Что сделать
A – Перепечатайте из отрывка о знаке SS фрагмент между словами «Лишь вынужденно я» и «и с экспрессионизмом.», включительно.
B – Где, согласно отрывку о знаке SS, задолго до появления эсэсовской символики можно было увидеть угловатый значок на красном фоне?

Исходный отрывок
* * * * * * * * *
Лишь вынужденно я изображаю здесь аббревиатуру SS буквами с нормальным округлым начертанием. В гитлеровскую эпоху в наборных ящиках типографий и на клавиатурах служебных пишущих машинок имелся для этого особый угловатый знак. Он соответствовал германской руне «победа» и был разработан как воспоминание о ней. Но помимо этого он имел связь и с экспрессионизмом.
Среди солдатских выражений времен Первой мировой войны встречалось прилагательное «четкий»[73]. «Четким» может быть лихое воинское приветствие, приказ, обращение — все, что выражает энергичное движение подтянутого и дисциплинированного солдата. Это слово может быть отнесено и к форме, присущей экспрессионистской живописи и экспрессионистской поэзии. Безусловно, «четкость» — это первое, что приходило на ум человеку, не отягощенному филологическими знаниями, при виде нацистских отрядов SS. Но был здесь и другой момент.
Задолго до появления эсэсовской символики этот значок на красном фоне можно было увидеть на трансформаторных будках, под ним надпись: «Внимание! Высокое напряжение!» Здесь угловатое S явно было стилизованным изображением молнии — этого излюбленного нацистского символа, за которым стояло представление о сгустке энергии и мгновенности разряда. Следовательно, значок SS вполне можно было толковать и как непосредственное изображение, художественный образ молнии. При этом удвоенная линия могла интерпретироваться как удвоенная сила; кстати, на черных флажках детских отрядов был только один угловатый значок молнии, как бы половинка SS.
Часто при создании той или иной формы (в процессе вполне бессознательном) действуют одновременно несколько причин, и здесь, мне кажется, тот самый случай: SS — это и образ, и абстрактный письменный знак, это прорыв границ в сторону живописи, это пиктограмма, возврат к чувственной реальности иероглифа.
* * * * * * * * *
Записи
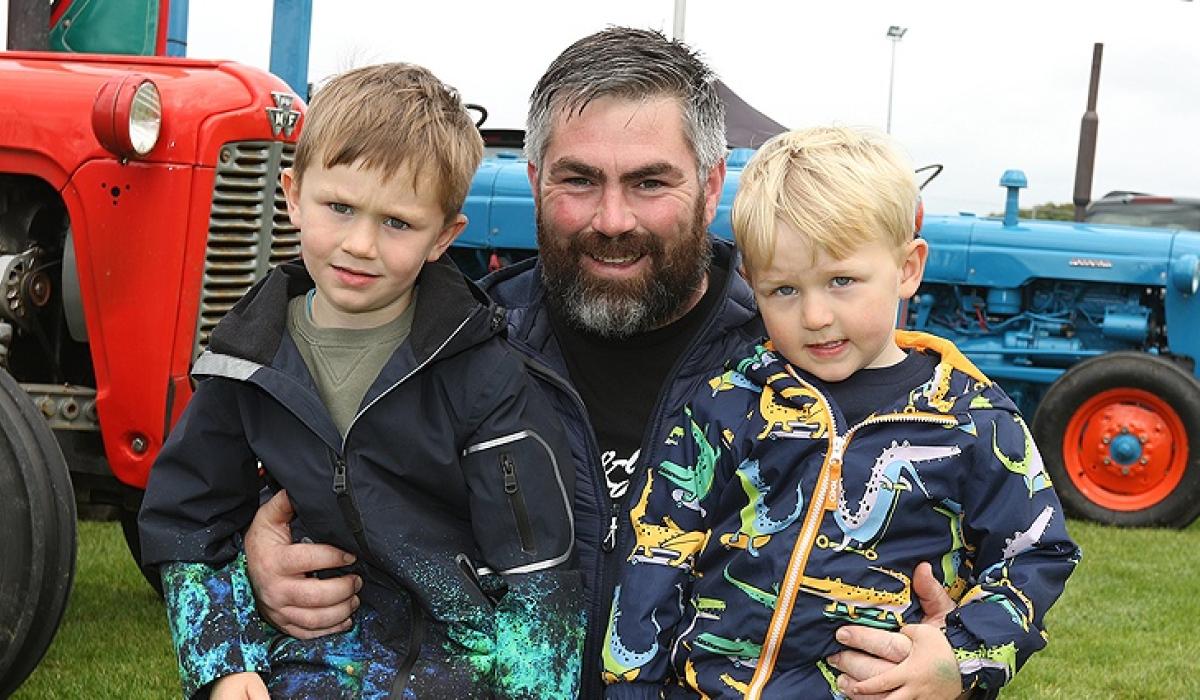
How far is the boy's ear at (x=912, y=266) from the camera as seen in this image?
7.04 feet

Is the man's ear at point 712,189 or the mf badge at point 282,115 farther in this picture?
the mf badge at point 282,115

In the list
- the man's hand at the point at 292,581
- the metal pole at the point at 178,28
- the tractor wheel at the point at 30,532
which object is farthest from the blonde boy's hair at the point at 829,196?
the metal pole at the point at 178,28

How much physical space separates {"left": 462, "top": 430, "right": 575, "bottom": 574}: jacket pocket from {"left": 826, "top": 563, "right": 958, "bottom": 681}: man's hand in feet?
1.36

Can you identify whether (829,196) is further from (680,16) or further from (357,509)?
(680,16)

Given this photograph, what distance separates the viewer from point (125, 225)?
12.5ft

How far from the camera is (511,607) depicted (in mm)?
2051

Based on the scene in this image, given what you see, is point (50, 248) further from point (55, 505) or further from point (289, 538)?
point (289, 538)

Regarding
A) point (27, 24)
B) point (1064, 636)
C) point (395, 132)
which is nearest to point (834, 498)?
point (395, 132)

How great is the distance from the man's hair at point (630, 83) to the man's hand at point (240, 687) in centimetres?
100

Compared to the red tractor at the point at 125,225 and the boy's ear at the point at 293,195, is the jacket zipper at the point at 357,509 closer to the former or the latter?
the boy's ear at the point at 293,195

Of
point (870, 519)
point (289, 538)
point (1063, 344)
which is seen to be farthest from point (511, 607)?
point (1063, 344)

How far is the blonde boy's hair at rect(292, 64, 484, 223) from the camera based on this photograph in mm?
2109

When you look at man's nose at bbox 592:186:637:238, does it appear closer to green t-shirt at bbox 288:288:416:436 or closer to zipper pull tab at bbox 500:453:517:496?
green t-shirt at bbox 288:288:416:436

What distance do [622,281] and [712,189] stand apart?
28 cm
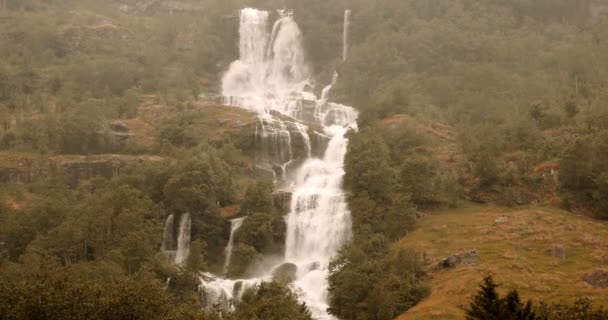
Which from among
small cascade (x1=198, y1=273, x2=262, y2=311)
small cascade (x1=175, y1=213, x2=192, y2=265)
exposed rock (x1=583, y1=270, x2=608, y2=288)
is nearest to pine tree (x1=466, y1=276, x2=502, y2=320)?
exposed rock (x1=583, y1=270, x2=608, y2=288)

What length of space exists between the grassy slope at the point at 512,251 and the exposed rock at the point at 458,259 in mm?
571

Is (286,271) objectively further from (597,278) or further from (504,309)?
(504,309)

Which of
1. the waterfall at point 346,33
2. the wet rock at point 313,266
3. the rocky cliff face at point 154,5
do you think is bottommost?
the wet rock at point 313,266

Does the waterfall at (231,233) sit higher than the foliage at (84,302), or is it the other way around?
the foliage at (84,302)

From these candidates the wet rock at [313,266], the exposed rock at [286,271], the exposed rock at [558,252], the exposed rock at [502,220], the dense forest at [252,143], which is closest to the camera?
the dense forest at [252,143]

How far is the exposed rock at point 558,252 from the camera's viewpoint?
5328 centimetres

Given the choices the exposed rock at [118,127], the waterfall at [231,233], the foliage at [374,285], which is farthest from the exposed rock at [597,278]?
the exposed rock at [118,127]

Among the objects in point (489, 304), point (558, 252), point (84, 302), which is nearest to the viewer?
point (489, 304)

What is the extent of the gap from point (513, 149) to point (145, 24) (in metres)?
65.4

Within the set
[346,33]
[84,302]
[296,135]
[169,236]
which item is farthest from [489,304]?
[346,33]

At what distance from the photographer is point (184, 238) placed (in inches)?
2655

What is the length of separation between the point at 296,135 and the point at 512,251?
32.5 m

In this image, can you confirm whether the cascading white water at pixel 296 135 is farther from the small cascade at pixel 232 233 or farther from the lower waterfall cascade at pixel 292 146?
the small cascade at pixel 232 233

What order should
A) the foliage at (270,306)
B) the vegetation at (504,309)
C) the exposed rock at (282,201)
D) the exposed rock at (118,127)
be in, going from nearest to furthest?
the vegetation at (504,309) < the foliage at (270,306) < the exposed rock at (282,201) < the exposed rock at (118,127)
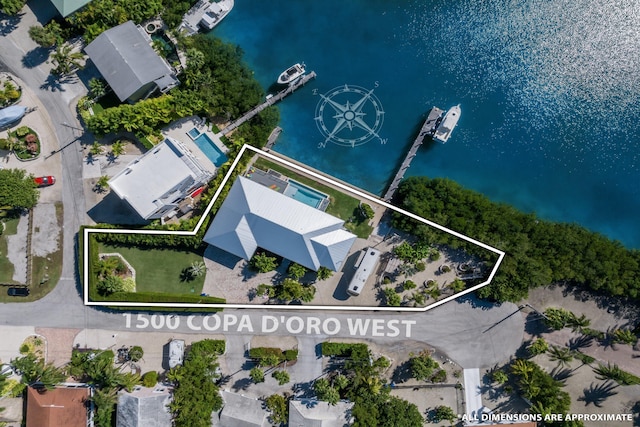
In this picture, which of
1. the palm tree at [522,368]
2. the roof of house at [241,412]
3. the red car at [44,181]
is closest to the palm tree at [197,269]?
the roof of house at [241,412]

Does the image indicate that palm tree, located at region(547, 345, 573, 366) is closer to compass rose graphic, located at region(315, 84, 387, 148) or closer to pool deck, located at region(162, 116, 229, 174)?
compass rose graphic, located at region(315, 84, 387, 148)

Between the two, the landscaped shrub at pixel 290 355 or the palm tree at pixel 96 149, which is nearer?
the landscaped shrub at pixel 290 355

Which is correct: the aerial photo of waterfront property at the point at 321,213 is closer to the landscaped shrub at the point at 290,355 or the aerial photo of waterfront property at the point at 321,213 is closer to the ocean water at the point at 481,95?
the ocean water at the point at 481,95

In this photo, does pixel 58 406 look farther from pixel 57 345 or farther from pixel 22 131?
pixel 22 131

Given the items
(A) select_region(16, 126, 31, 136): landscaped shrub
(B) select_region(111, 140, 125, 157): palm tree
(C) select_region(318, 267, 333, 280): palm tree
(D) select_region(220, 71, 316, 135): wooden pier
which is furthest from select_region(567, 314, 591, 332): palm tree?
(A) select_region(16, 126, 31, 136): landscaped shrub

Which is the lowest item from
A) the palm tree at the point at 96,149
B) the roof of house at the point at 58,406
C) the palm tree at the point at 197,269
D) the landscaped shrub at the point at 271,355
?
the roof of house at the point at 58,406
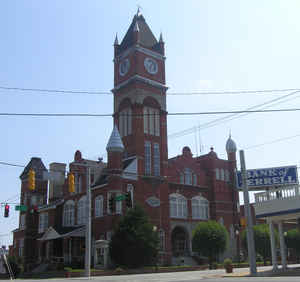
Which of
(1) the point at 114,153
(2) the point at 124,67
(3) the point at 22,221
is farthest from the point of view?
(3) the point at 22,221

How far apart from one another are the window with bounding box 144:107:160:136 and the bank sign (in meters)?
20.7

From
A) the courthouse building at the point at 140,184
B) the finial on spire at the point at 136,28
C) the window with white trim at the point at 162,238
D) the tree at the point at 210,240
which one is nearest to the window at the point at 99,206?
the courthouse building at the point at 140,184

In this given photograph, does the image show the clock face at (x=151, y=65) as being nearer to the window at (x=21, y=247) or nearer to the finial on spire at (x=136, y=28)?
the finial on spire at (x=136, y=28)

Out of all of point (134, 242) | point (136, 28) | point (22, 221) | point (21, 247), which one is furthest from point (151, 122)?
point (21, 247)

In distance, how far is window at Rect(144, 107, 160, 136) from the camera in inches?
2064

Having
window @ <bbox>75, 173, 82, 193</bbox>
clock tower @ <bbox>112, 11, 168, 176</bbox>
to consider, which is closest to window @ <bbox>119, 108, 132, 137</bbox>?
clock tower @ <bbox>112, 11, 168, 176</bbox>

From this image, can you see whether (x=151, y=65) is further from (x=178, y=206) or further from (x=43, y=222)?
(x=43, y=222)

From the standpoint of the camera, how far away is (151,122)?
174ft

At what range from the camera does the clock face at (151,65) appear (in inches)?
2154

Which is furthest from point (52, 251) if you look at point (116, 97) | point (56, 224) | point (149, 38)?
point (149, 38)

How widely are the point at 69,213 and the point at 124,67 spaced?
2020 cm

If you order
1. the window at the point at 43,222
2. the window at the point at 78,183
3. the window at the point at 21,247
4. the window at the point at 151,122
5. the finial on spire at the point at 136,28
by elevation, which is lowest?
the window at the point at 21,247

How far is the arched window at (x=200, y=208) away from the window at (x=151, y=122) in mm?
10174

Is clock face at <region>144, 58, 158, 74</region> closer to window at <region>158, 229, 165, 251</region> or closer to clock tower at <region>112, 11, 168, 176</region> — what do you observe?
clock tower at <region>112, 11, 168, 176</region>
* * * * * * * * *
Ответы по заданиям
A –
Лишь вынужденно я изображаю здесь аббревиатуру SS буквами с нормальным округлым начертанием. В гитлеровскую эпоху в наборных ящиках типографий и на клавиатурах служебных пишущих машинок имелся для этого особый угловатый знак. Он соответствовал германской руне «победа» и был разработан как воспоминание о ней. Но помимо этого он имел связь и с экспрессионизмом.

B – На трансформаторных будках.